Miles Davis Quotes About Jazz

We have collected for you the TOP of Miles Davis's best quotes about Jazz! Here are collected all the quotes about Jazz starting from the birthday of the Musician – May 26, 1926! We hope you will be inspired to new achievements with our constantly updated collection of quotes. At the moment, this page contains 175 sayings of Miles Davis about Jazz. We will be happy if you share our collection of quotes with your friends on social networks!
  • Keith, how does it feel to be a genius?

  • I began to realize that some of the things Ornette Coleman had said about things being played three or fours ways, independently of each other, were true because Bach had also composed that way.

    Miles Davis, Quincy Troupe (1990). “Miles”, p.322, Simon and Schuster
  • The thing to judge in any jazz artist is, does the man project and does he have ideas.

  • Jazz is an Uncle Tom word. They should stop using that word for selling. I told George Wein the other day that he should stop using it.

  • Trane was the perfect saxophonist for Monk's music because of the space that Monk always used. Trane could fill up all that space with all them chords and sounds he was playing then.

    Miles Davis, Quincy Troupe (1990). “Miles”, p.216, Simon and Schuster
  • I can tell whether a person can play just by the way he stands.

  • If you got up on the bandstand at Minton's and couldn't play, you were not only going to be embarrassed by the people ignoring you or booing you, you might get your ass kicked.

    Miles Davis, Quincy Troupe (1990). “Miles”, Simon and Schuster
  • [Jazz musicians] feel comfortable with their clichés, you know.

    Source: hepcat1950.com
  • I really liked Wynton when I first met him.

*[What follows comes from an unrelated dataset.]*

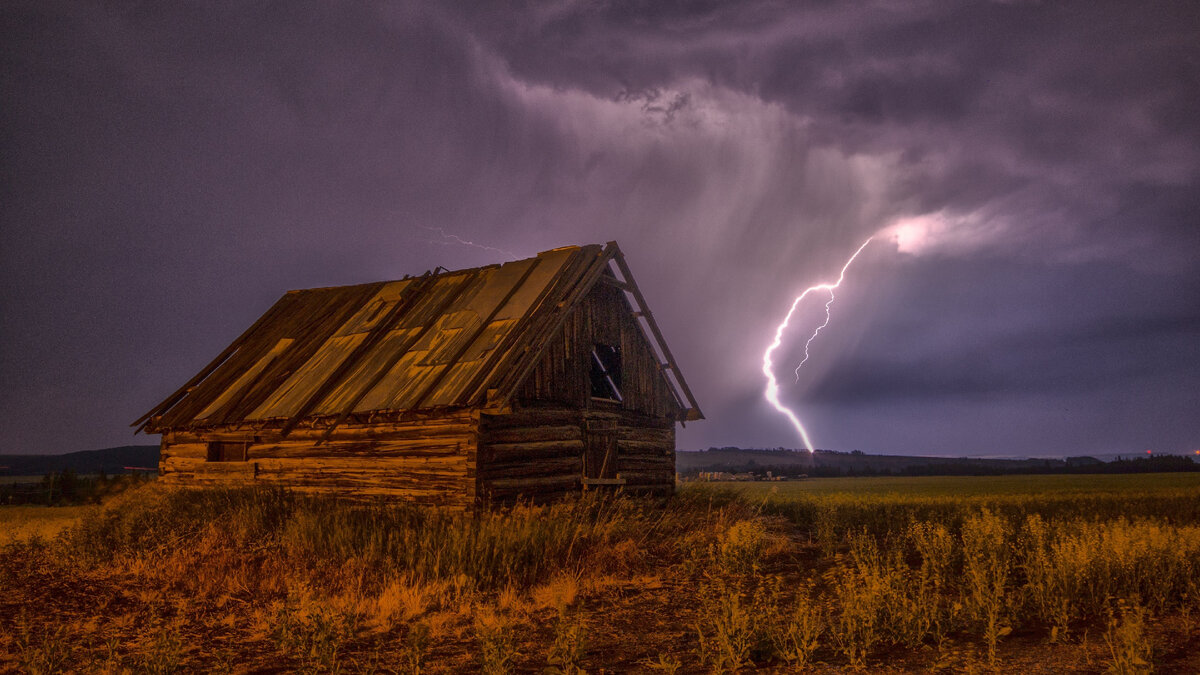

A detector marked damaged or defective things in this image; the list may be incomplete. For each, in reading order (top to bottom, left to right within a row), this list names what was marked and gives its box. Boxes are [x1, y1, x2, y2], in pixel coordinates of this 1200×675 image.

He's still a nice young man, only confused.

    " Wynton Marsalis: trumpeting controversial ideas of classicism" by Philip Clark, www.theguardian.com. November 6, 2015.
  • I never thought Jazz was meant to be a museum piece like other dead things once considered artistic.

  • Jazz musicians are so comfortable. The reason they can't do what we do is because they're so comfortable doin' what they do.

    Source: hepcat1950.com
  • Don't play what's there, play what's not there.

    "SPIN" Magazine, (p. 30), December 1990.
  • There are no wrong notes in jazz: only notes in the wrong places.

  • Coltrane, you cant play everything at once!

  • Jazz is like blues with a shot of heroin!

  • Monk was a gentle person, gentle and beautiful, but he was strong as an ox. And if I had ever said something about punching Monk out in front of his face - and I never did - then somebody should have just come and got me and taken me to the madhouse, because Monk could have just picked my little ass up and thrown me through a wall.

    Beautiful   Strong   Wall  
    Miles Davis, Quincy Troupe (1990). “Miles”, p.187, Simon and Schuster
  • For me, music and life are all about style.

    Miles Davis, Quincy Troupe (1989). “Miles, the autobiography”, Simon & Schuster
  • He sounded to me like he's supposed to be the savior of jazz. Sometimes people speak as though someone asked them a question. Well, no one asked him a question.

  • The music has gotten thick. Guys give me tunes and they're full of chords. I can't play them...I think a movement in jazz is beginning away from the conventional string of chords, and a return to emphasis on melodic rather than harmonic variation. There will be fewer chords but infinite possibilities as to what to do with them.

    "Miles on Miles: Interviews and Encounters with Miles Davis". Book by Paul Maher, ‎Michael K. Dorr, p. 18, 2009.
  • At least one day out of the year all musicans should just put their instruments down, and give thanks to Duke Ellington.

  • Don't worry about playing a lot of notes. Just find one pretty one.

  • I never thought that the music called "jazz" was ever meant to reach just a small group of people, or become a museum thing locked under glass like all the other dead things that were once considered artistic.

    Miles Davis, Quincy Troupe (1990). “Miles”, p.205, Simon and Schuster
  • It took me twenty years study and practice to work up to what I wanted to play in this performance. How can she expect to listen five minutes and understand it?

  • If you're trying to be hip, be hip.

  • My father's rich, my momma's good looking. Right? And I can play the Blues. I've never suffered and don't intend to suffer.

  • I still got my Ferrari.

  • Always look ahead, but never look back.

  • ...people will go for anything they don't understand if it's got enough hype. They want to be hip, want always to be in on the new thing so they don't look unhip. White people are especially like that, particularly when a black person is doing something they don't understand...That's what I thought was happening when Ornette hit town.

    Miles Davis, Quincy Troupe (1990). “Miles”, p.251, Simon and Schuster
  • I don't care if a dude is purple with green breath as long as he can swing.

  • As long as I've been playing, they never say I done anything. They always say that some white guy did it.